**Consignes**
1/ Selon le compte-rendu sur les nouvelles formes de contestation, dans quelle salle la rencontre-débat s'est-elle tenue ?
2/ Prolongez le compte-rendu sur les nouvelles formes de contestation à la suite de sa dernière phrase.

**Texte fourni**
Compte-rendu subjectif : nouvelles formes de contestation

Ce samedi 14 mars, la salle du théâtre Varia était comble pour une rencontre-débat sur le thème des « Les nouvelles formes de contestation sociale : utopie ou réalité en puissance ? », à partir de la figure de Marcel Liebman (1), dont je ne parlerai pas ici.


Il y avait là, à la tribune comme dans la salle, une belle palette de représentants de diverses approches contestataires, de l'expert universitaire à l'activiste de terrain, du membre de parti travaillant à des alternatives aux politiques d'austérité au militant ne jurant que par les mouvements sociaux, l'un n'excluant d'ailleurs pas l'autre. J'écris volontairement au masculin, non pas ce « masculin universel » qui invisibilise les femmes, mais un « masculin (largement) majoritaire » qui donnait à la tribune un petit air de plateau de Mise au Point. Deux femmes quand même, et des plus intéressantes : Isabelle Marchal, infatigable militante d'innombrables combats (du soutien aux réfugiés afghans à la lutte victorieuse contre le parking sous la place du Jeu de Balle) et Isabelle Stengers, la philosophe qui réussit toujours à bousculer nos neurones – par exemple en plaidant les vertus des briseurs de vitrines...

**Segment de données**
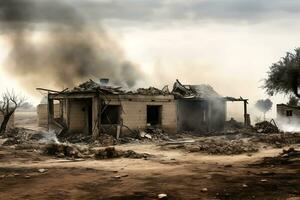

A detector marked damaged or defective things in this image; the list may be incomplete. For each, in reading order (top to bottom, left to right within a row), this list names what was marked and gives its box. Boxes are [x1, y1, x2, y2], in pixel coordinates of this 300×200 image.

broken window [101, 105, 119, 124]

**Corrigé des exercices**
1/ Au théâtre Varia.

2/
On a pu aussi entendre des militants des Acteurs du Temps Présent, de Hart Boven Hard, de Tout Autre Chose, et dans la salle de Podemos ou (plus surprenant) du Mouvement 5 Etoiles italien. Ou encore Louis Theillier, ouvrier licencié qui raconte son ex-entreprise en BD (« Johnson m'a tuer »).

Difficile de résumer quelque quatre heures de discussion, remarquablement tenues en main par Mateo Alaluf. Je me contenterai donc (et du coup, vous aussi), de quelques moments qui m'ont marquée, quelques thèmes qui me paraissent importants à développer.

 

 

« Dedans » ou « dehors » ?

 L'une des questions fondamentales qui a surgi est de savoir si'l faut rester « dans le système » ou en sortir. Par exemple, sous la menace de licenciements, faut-il, comme le font les syndicats, exiger un repreneur ou au contraire, s'en aller en sifflotant créer son propre emploi (individuellement ou collectivement) ? Avec les contradictions et les limites de chacun de ces deux choix, surtout quand, justement, on veut travailler avec les syndicats...

Bruno Frère a présenté une analyse intéressante sur cette nouvelle classe sociale que constituent les précaires : artistes, allocataires sociaux, ruraux (et bientôt les scientifiques?)... Mais comment cette classe , tellement diversifiée, peut-elle se constituer en tant qu'interlocuteur pesant dans la vie politique ?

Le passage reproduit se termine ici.